Frank Øland, European analyst at Denmark's Danske Bank, has warned of the risks associated with Spain's imploding property market.
House prices in Spain dropped -4.2% in the last quarter of 2011, Øland said - the biggest fall ever. The challenge for the market is that there are still no sign of stabilisation in the country's housing market, and there is unlikely to be this year as the macroeconomic environment remains poor.
"The number of house purchaes is falling month-on-month as unemployment rises and the economy retreats. Vacancy rates are at a record high of 24.3% and the outlook is for recession throughout 2012. This makes it difficult to see what could stop house prices falling."

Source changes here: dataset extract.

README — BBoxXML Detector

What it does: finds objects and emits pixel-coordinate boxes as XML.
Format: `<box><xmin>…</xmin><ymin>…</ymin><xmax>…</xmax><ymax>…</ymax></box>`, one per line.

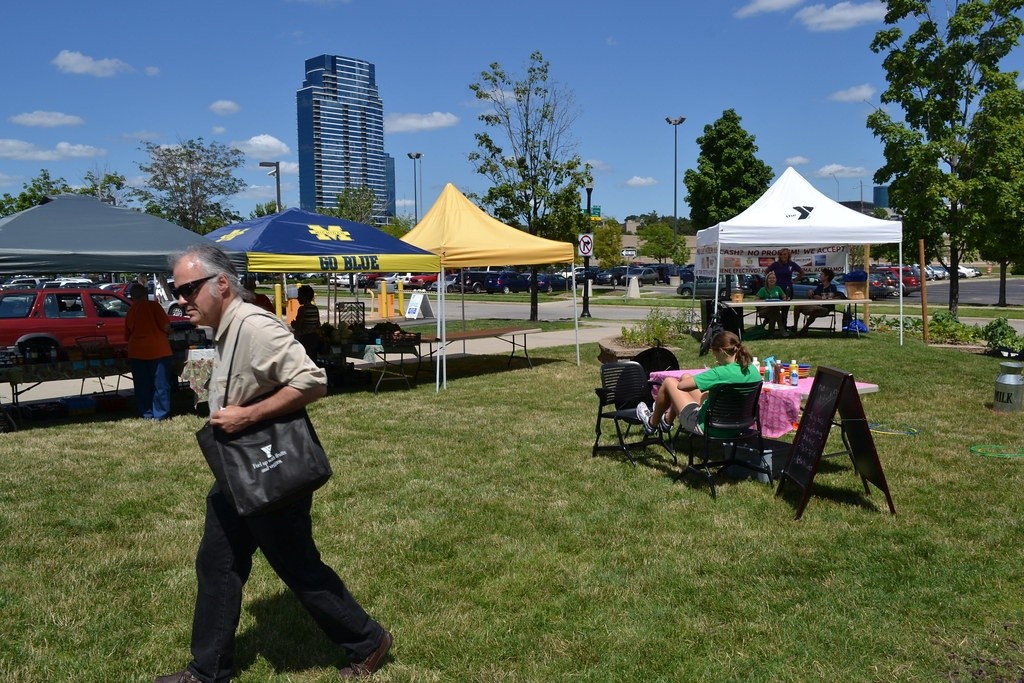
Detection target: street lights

Øland said that the ECB's three-year loans to Spanish banks had helped. However, these loans were more likely to be used to prop up the banks themselves - such as facilitating bigger provisions for their mortgage losses - rather than increase the volume of mortgate loans in the market.
Should the market continue its downward spiral, then Spain faces a worst case scenario of forcing the country to look outside for help in funding its sovereign debt. This is because banks could be on the hook for several hundred billion euros in respect of the Spanish property market. Solving that will require new capital, which would probably come from the government.
Spain's sovereign debt ratio of about 70% of GDP is much lower than, for example, the Greek one, so there is room for more spending. But a loss of €100bn on the property market would equate to about 10% of Spain's GDP. That is a lot of money, but it does not make Spain into another Greece, Øland said.